Una fuerte segunda mitad permitió al Real Madrid ganar el AS Roma por 2-0 en la Liga de Campeones ronda de los octavos de final  de ida el miércoles por la noche en el Estadio Olímpico de Roma.

 Goles de Cristiano Ronaldo y el sustituto de Jesé dan al Real una cómoda ventaja por delante del partido de vuelta el 8 de marzo, como gerente, Zinedine Zidane recogió su primera victoria de Champions.

El Madrid contó con Cristiano cuando más lo necesitaba. Jugaba de gris e hizo honor al color de su camiseta durante buena parte de la noche. Hasta que apareció la figura de su emperador. Al descanso se fue sin lanzar a portería. Sólo Marcelo se acercó, que no es poco recordando una primera mitad en la que casi se pudo borrar la pelota del mapa. Algunos ni se hubiesen dado cuenta.

El Madrid fue incapaz de ver los tres palos entre tanto legionario.

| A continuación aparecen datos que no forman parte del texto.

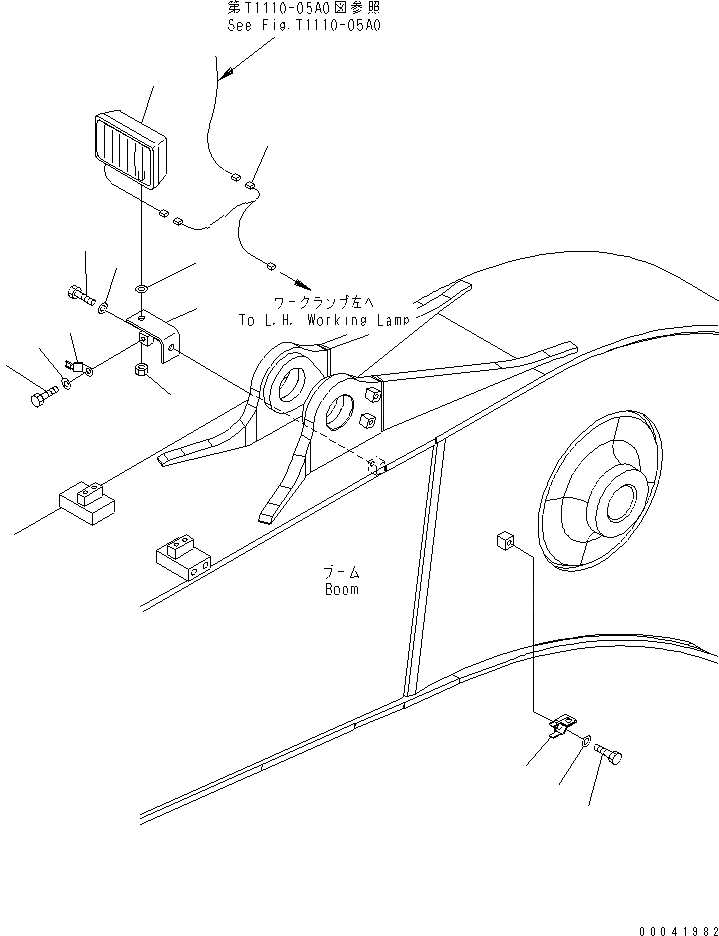 第T1110-05A0図参照
See Fig.T1110-05A0

ワークランプ左へ
To L.H. Working Lamp

ブーム
Boom

00041982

La táctica romana estaba clara. La Roma jugó con escudo y lanza. Defendió muy junta, sin grieta alguna, y esperó la oportunidad de poder utilizar su arma. Existió la amenaza. Las carreras de Salah hicieron sudar a Ramos y Varane, que respondieron. Fueron los dos centrales de piedra del Madrid en las noches grandes.

El 0-1 fue la llave de las esposas que tenían preso al Madrid. James, entre otros, se liberó y ya nada iba a ser como antes. A la Roma ya no le quedó otra que lanzarse a la arena.

Vainqueur pudo marcar y el árbitro no pitó un penalti de Carvajal. El Madrid también amenazó con el segundo. Lo rozó Cristiano. Lo consiguió Jesé. Tocaba lucha de gladiadores y ganó el más fuerte. Era noche para enseñar músculo. También para ver a Totti aunque fuese unos minutillos. Los mitos son eternos.

Real volverá al campo el domingo con una visita a Andalucía para enfrentarse a Málaga.